Пешее шествие привлекло к себе много внимания, поскольку архиепископа давно уже никто не видел и прошел даже слух, будто бы его нет в городе. Когда же стала известна цель его похода, все переполошились и стали гадать, почему Его Святейшество направился именно к Мельцеру. Пусть даже жители Майнца враждовали с архиепископом по вполне понятным причинам, все равно это событие улучшило репутацию Мельцера, ведь все это послужило доказательством того, что зеркальщик был ярым приверженцем Церкви.
Архиепископ Фридрих, пышное тело которого совершенно не пострадало во время поразившего город голода и который для волос и бороды держал специальных цирюльников, велел Мельцеру посвятить его в тайны «черного искусства». Архиепископ с удивлением глядел на наборы букв, которые, перевернутые вверх ногами и собранные справа налево, будто арабское письмо, складывались в предложения, и их можно было печатать снова и снова.
Познакомившись с чудесами печати, архиепископ поинтересовался, применял ли уже Мельцер свое искусство в Германии. Мельцер ответил отрицательно. Тогда архиепископ спросил, склонен ли он напечатать искусственным письмом Библию количеством три сотни экземпляров и по цене два гульдена за штуку вместе с переплетом.
Мельцер незаметно содрогнулся. Как же ему браться за эту работу, когда один только заказ Гласа и так доставляет ему достаточно хлопот?
Архиепископ расценил колебания зеркальщика по-своему: он подумал, что мастер недоволен предложенными двумя гульденами за экземпляр, и поднял цену до трех гульденов, а когда Мельцер и на это не ответил, то и до четырех.

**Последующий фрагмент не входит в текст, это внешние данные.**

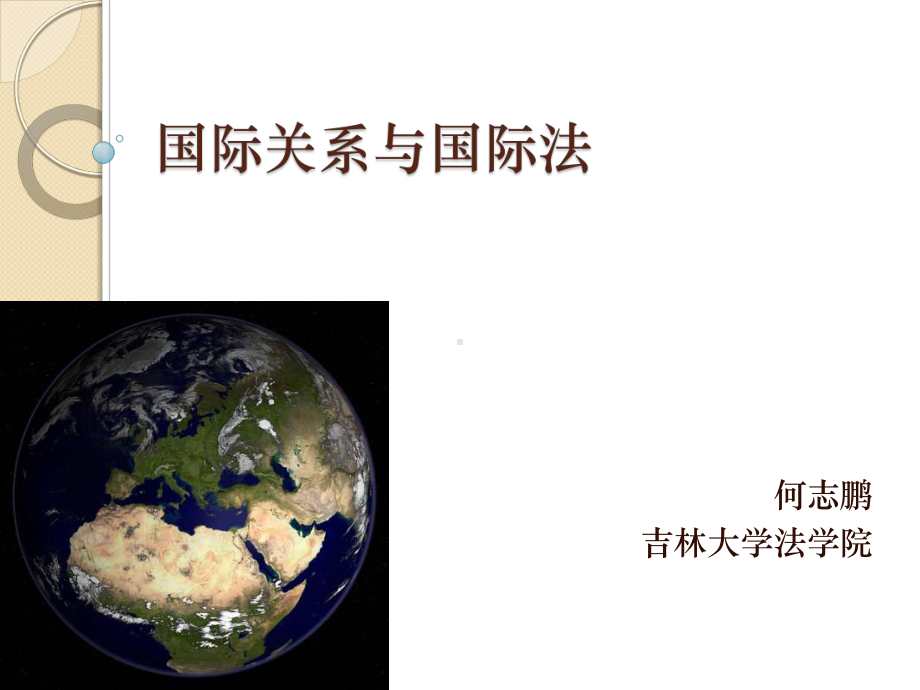 国际关系与国际法-课件.ppt_第1页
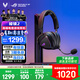 ROG棱鏡2 無(wú)線(xiàn)藍牙三模 電競游戲耳機頭戴式 SpeedNova低延遲 318g輕量化 三角洲行動(dòng) 暗夜黑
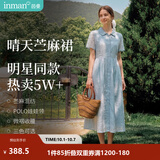 茵曼（INMAN）【李兰迪代言】【苎麻】法式娃娃领连衣裙女装2026夏季新品裙子 浅蓝色 S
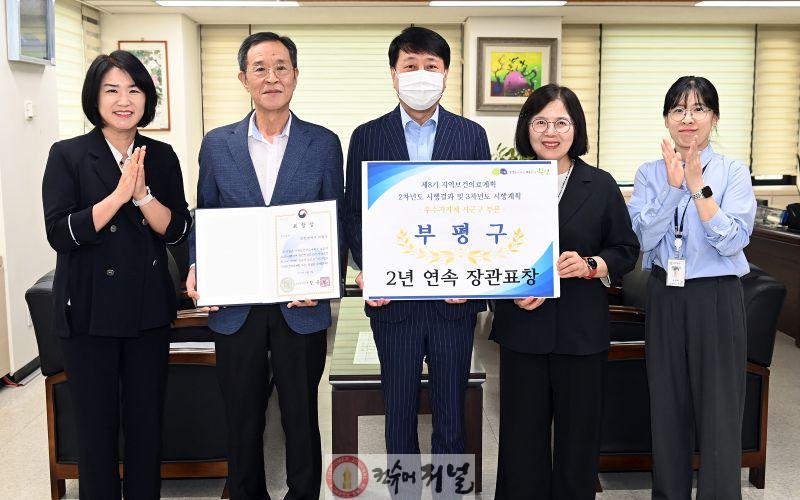 1. 부평구, 2025년 지역보건의료계획 ‘우수 기관’ 선정… 보건복지부장관 표창 수상.jpg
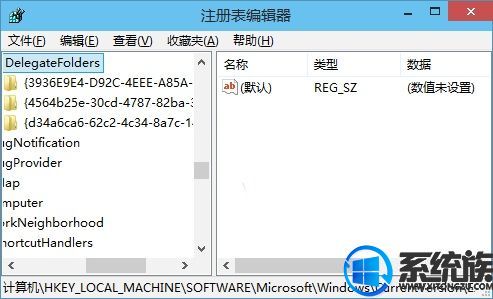 Win10ôٶλע༭ĳ޸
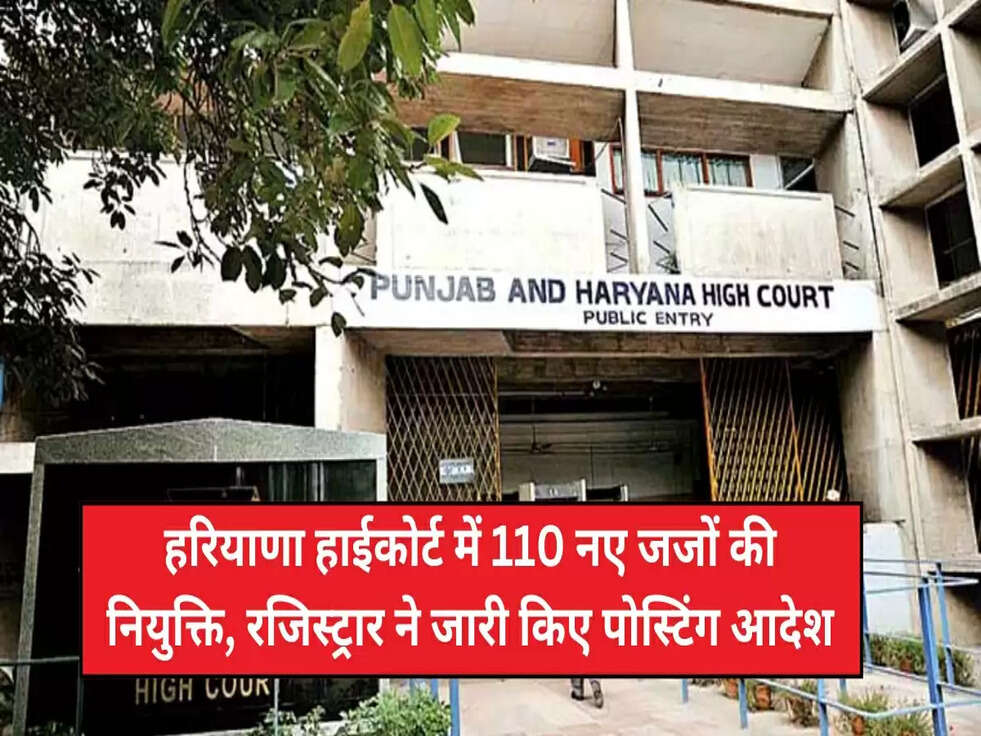 punjab and haryana high court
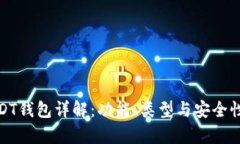 : USDT钱包详解：功能、类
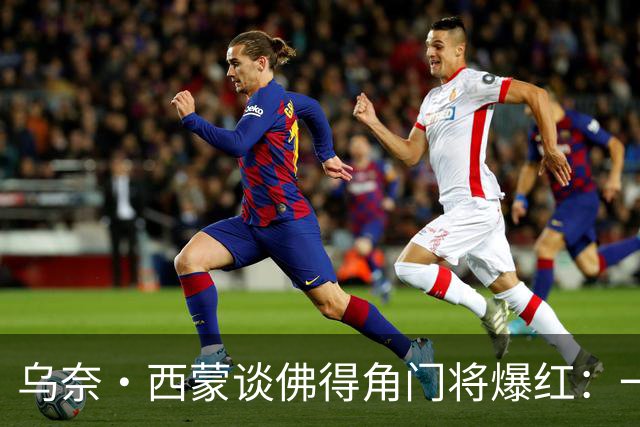 乌奈·西蒙谈佛得角门将爆红：一夜涨粉2000万，我会觉得很麻烦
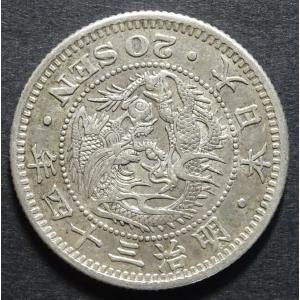 1円銀貨 一圓銀貨 明治36年 PCGS MS65 完全未使用 銀貨 古銭 大珍品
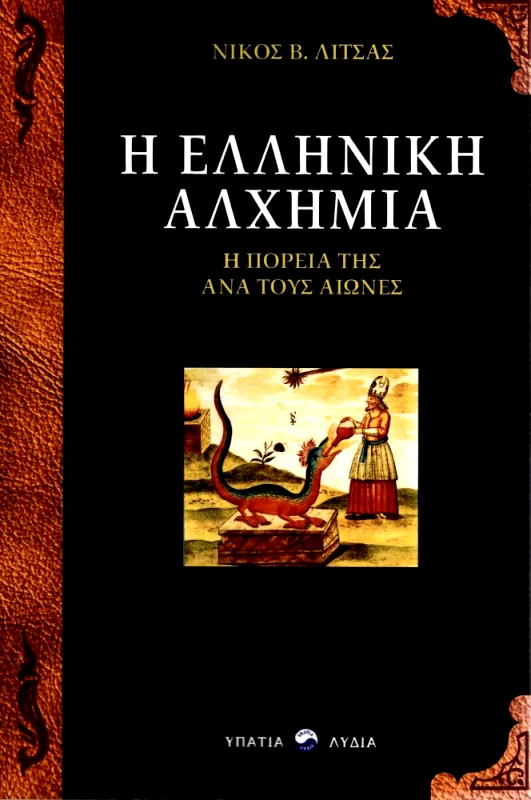 ΥΠΑΤΙΑ ΛΥΔΙΑ Η ΕΛΛΗΝΙΚΗ ΑΛΧΗΜΙΑ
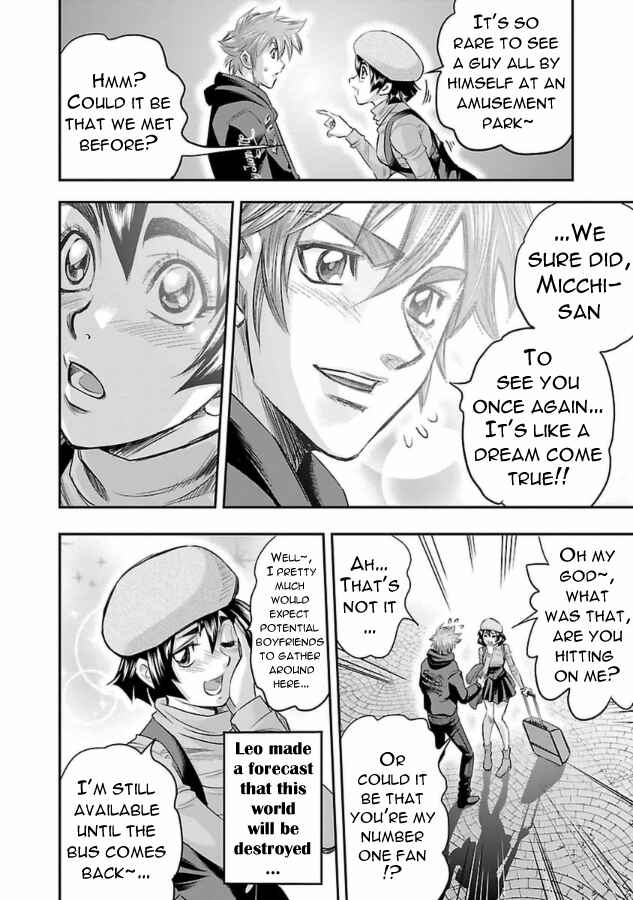 Page 33 Chapter 29 The Front of Superman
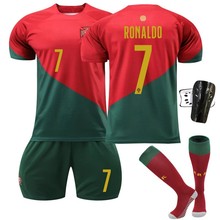 2223葡萄牙主场足球服套装7号C罗足球服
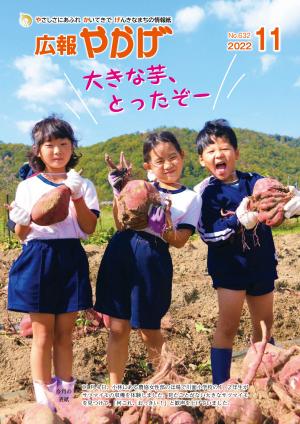 広報やかげ11月号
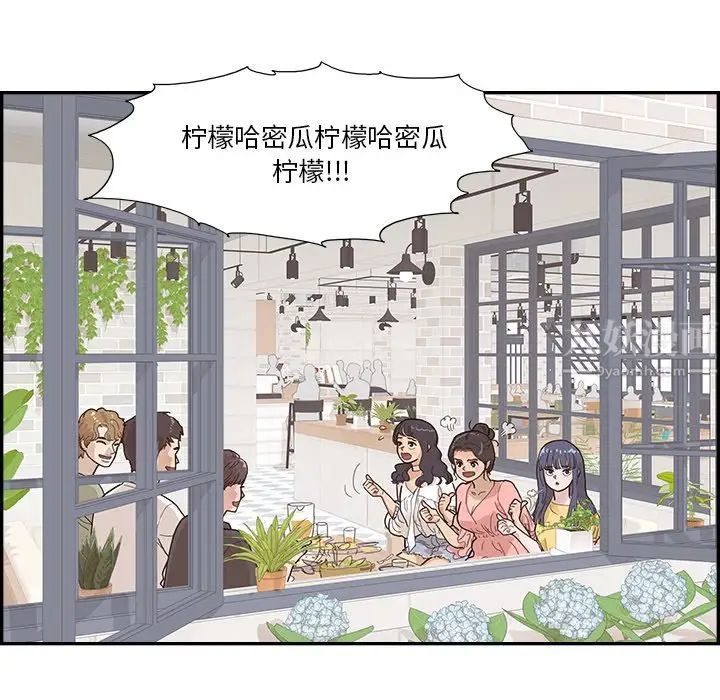 去他的女校第138話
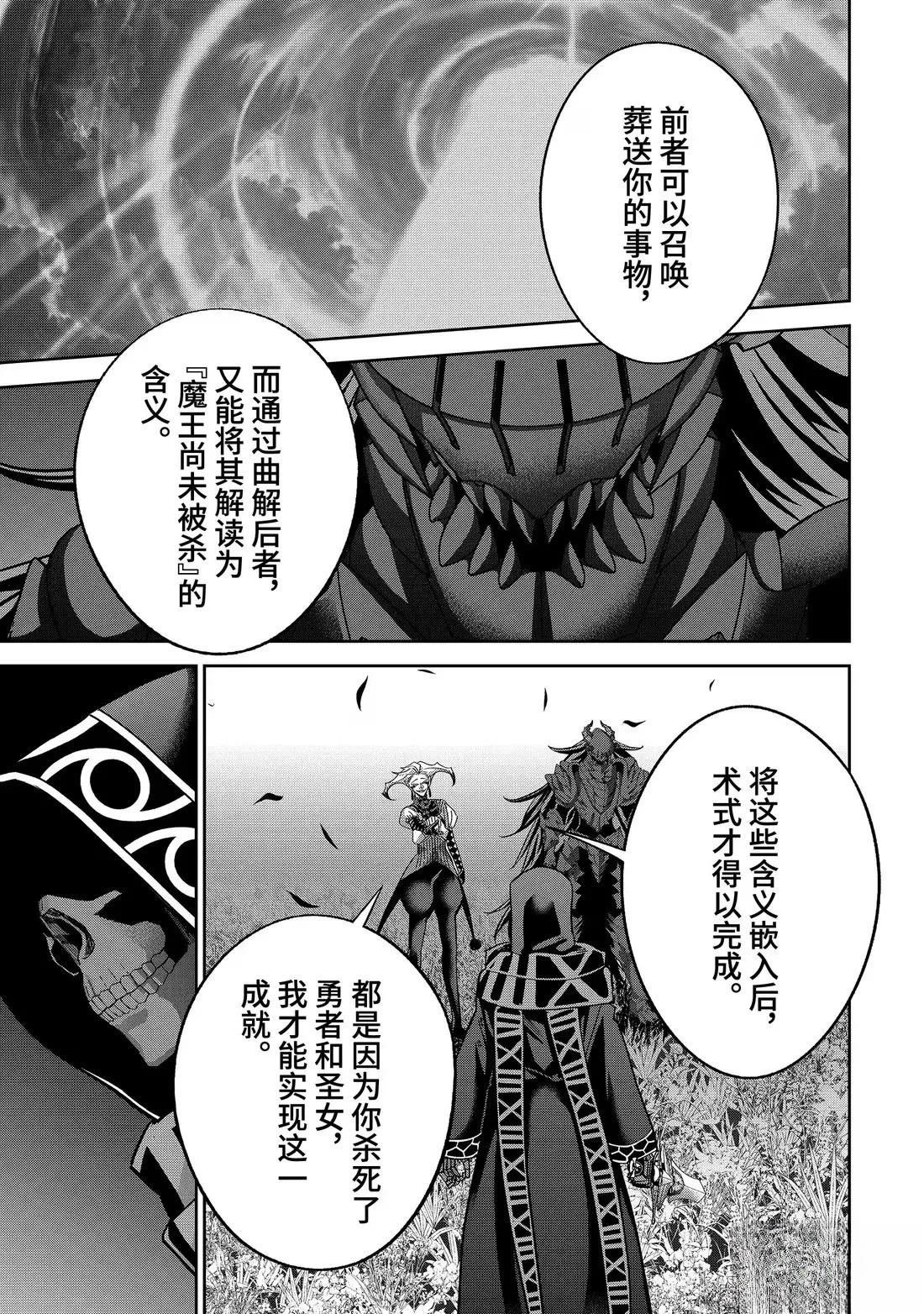 第52.5话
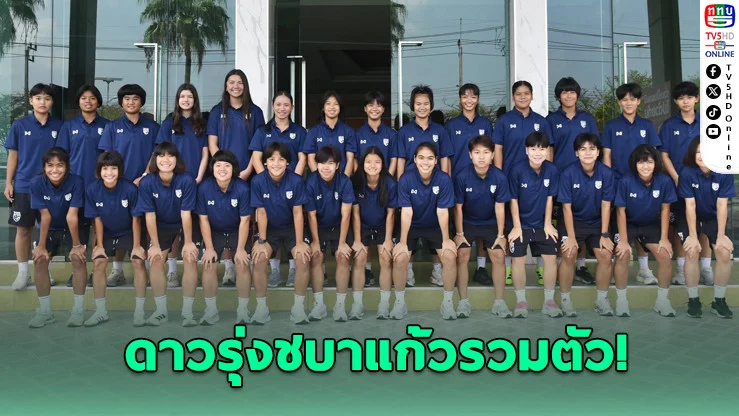 รวมพลังสาวไทย! ชบาแก้ว U17 เปิดศึกเอเชีย ล่าตั๋วบอลโลกที่โมร็อกโก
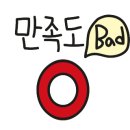 용인(강릉)휴게소 이미지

Наконец Мельцер объяснил, что дело не в деньгах, а в рабочих, которые нужны ему для выполнения этого заказа. Для Священного Писания, то есть для Ветхого и Нового Завета, нужно добрых тысяча страниц и лет пять работы.
Архиепископа не испугали ни расходы, ни время, и Мельцер пообещал, что как только у него будут необходимые рабочие, он немедленно возьмется за работу.
Так вышло, что несколько дней спустя в Майнц вернулся Иоганн Генсфлейш, бывший подмастерье Мельцера, и разместился в «Гоф цум Гутенберг» в конце переулка Сапожников.